You're going to El Salvador. People ask why. You tell them about the surfing, the hiking, and the museums, and they've already stopped listening. You mention being interested in the civil war and they turn around and ask you: 'Isn't it dangerous there?'
You remind them the war has been over since 1992, for more than a decade. Over longer than the war in Guatemala, in fact, and didn't your sister just spend two weeks learning Spanish in Antigua?
'But what about gangs?'
You point out that it's not as if gang members hang out on every street corner. That more tourists get robbed in Mexico or Costa Rica than they do in El Salvador. They shake their head. No, there was an article in Newsweek. They're not convinced.

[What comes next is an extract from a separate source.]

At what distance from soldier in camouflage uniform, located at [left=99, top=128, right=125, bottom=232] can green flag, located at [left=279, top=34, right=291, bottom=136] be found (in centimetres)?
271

And they may never be. You'll return with photos of cloud forests in Parque Nacional Montecristo-El Trifinio or the moonscape on top of Volcán San Miguel. You learned to surf on the best waves in Central America. You caught a funk band at a boho bar in San Salvador. You went hiking in Perquín with a guerrilla-turned-tour guide, who told you about the war as it was: terrifying, thrilling, boring, inspiring, confusing, sad. You ate pupusas in a city park, watching little boys chase pigeons.
It's hard to understand a place like El Salvador before you go. All you see are the shifting grounds: the gangs, the long war, the refugees. You don't see the broad valleys, the sudden volcanoes, the black-sand beaches, the stories told with a laugh, the people who tell them. Like a colonial church, bright blue, battered by earthquakes, El Salvador is still standing.